Below are some records. Repeat exactly the lines from the one containing "genus: Melogale" through the final line.

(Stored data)

━━━━━━━━━━━━━━━━━━━━━━━━━━━━━━

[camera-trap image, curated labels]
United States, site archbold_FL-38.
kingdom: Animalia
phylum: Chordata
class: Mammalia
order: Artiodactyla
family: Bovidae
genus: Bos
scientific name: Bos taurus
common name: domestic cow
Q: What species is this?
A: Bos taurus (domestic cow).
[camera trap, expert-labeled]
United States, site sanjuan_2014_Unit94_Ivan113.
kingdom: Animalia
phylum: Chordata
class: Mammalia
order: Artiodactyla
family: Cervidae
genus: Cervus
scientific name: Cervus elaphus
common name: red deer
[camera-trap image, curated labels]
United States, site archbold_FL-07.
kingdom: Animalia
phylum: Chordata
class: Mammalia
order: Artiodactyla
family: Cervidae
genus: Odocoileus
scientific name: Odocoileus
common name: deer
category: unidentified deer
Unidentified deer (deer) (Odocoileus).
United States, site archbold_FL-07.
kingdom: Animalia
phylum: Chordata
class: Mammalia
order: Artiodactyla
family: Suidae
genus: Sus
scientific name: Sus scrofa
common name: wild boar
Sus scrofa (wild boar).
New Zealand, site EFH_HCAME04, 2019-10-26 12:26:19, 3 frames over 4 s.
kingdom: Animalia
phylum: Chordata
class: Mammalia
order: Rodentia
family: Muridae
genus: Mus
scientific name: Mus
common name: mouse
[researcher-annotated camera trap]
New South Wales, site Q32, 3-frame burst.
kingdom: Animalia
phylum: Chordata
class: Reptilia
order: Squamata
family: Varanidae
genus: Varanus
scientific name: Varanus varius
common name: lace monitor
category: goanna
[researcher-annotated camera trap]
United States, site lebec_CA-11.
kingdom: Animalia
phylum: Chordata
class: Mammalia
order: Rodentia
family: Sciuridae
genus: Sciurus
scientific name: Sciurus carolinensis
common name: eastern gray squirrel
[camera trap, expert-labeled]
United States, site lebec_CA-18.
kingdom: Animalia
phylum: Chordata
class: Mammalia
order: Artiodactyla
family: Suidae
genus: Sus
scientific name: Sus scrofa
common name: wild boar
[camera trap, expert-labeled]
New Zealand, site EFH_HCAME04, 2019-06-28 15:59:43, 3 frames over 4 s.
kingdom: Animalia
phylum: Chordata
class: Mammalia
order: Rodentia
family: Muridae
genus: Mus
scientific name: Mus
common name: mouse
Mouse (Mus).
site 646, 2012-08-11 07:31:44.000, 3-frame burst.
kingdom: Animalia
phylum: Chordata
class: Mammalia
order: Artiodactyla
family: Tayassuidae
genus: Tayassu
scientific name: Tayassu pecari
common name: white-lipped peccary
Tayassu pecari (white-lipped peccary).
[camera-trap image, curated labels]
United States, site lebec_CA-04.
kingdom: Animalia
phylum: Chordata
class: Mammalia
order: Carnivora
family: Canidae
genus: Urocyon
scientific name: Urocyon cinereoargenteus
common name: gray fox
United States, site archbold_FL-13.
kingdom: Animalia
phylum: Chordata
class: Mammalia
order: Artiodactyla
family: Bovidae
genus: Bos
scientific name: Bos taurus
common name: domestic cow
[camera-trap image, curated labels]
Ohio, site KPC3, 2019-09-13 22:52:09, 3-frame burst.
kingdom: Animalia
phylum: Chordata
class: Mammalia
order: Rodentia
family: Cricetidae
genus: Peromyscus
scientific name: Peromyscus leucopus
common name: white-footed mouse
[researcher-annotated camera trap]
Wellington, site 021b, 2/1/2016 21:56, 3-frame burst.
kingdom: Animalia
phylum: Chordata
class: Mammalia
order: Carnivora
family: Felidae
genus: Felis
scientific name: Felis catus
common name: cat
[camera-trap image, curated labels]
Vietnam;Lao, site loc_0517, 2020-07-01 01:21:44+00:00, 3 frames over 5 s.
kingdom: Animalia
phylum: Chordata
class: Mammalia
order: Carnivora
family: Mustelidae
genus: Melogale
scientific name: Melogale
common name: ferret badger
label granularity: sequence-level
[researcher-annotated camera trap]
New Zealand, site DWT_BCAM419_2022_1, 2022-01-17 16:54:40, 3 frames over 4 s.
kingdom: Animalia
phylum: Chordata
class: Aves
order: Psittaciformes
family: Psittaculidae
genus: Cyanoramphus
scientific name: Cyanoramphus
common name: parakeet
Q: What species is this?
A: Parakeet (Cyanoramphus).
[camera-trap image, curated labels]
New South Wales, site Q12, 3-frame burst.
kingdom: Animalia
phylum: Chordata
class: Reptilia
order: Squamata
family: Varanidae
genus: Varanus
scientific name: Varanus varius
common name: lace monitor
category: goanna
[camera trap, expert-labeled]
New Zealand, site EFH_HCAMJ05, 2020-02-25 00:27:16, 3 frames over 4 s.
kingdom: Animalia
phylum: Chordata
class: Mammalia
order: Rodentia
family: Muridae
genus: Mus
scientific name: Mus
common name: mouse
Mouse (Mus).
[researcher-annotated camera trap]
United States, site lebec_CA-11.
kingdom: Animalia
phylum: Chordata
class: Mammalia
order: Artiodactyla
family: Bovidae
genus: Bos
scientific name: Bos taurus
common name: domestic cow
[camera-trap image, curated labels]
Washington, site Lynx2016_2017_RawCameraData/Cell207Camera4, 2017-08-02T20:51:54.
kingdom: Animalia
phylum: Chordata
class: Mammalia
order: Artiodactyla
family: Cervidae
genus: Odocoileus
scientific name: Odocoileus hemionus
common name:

━━━━━━━━━━━━━━━━━━━━━━━━━━━━━━

→ Answer to this problem:
genus: Melogale
scientific name: Melogale
common name: ferret badger
label granularity: sequence-level
[researcher-annotated camera trap]
New Zealand, site DWT_BCAM419_2022_1, 2022-01-17 16:54:40, 3 frames over 4 s.
kingdom: Animalia
phylum: Chordata
class: Aves
order: Psittaciformes
family: Psittaculidae
genus: Cyanoramphus
scientific name: Cyanoramphus
common name: parakeet
Q: What species is this?
A: Parakeet (Cyanoramphus).
[camera-trap image, curated labels]
New South Wales, site Q12, 3-frame burst.
kingdom: Animalia
phylum: Chordata
class: Reptilia
order: Squamata
family: Varanidae
genus: Varanus
scientific name: Varanus varius
common name: lace monitor
category: goanna
[camera trap, expert-labeled]
New Zealand, site EFH_HCAMJ05, 2020-02-25 00:27:16, 3 frames over 4 s.
kingdom: Animalia
phylum: Chordata
class: Mammalia
order: Rodentia
family: Muridae
genus: Mus
scientific name: Mus
common name: mouse
Mouse (Mus).
[researcher-annotated camera trap]
United States, site lebec_CA-11.
kingdom: Animalia
phylum: Chordata
class: Mammalia
order: Artiodactyla
family: Bovidae
genus: Bos
scientific name: Bos taurus
common name: domestic cow
[camera-trap image, curated labels]
Washington, site Lynx2016_2017_RawCameraData/Cell207Camera4, 2017-08-02T20:51:54.
kingdom: Animalia
phylum: Chordata
class: Mammalia
order: Artiodactyla
family: Cervidae
genus: Odocoileus
scientific name: Odocoileus hemionus
common name:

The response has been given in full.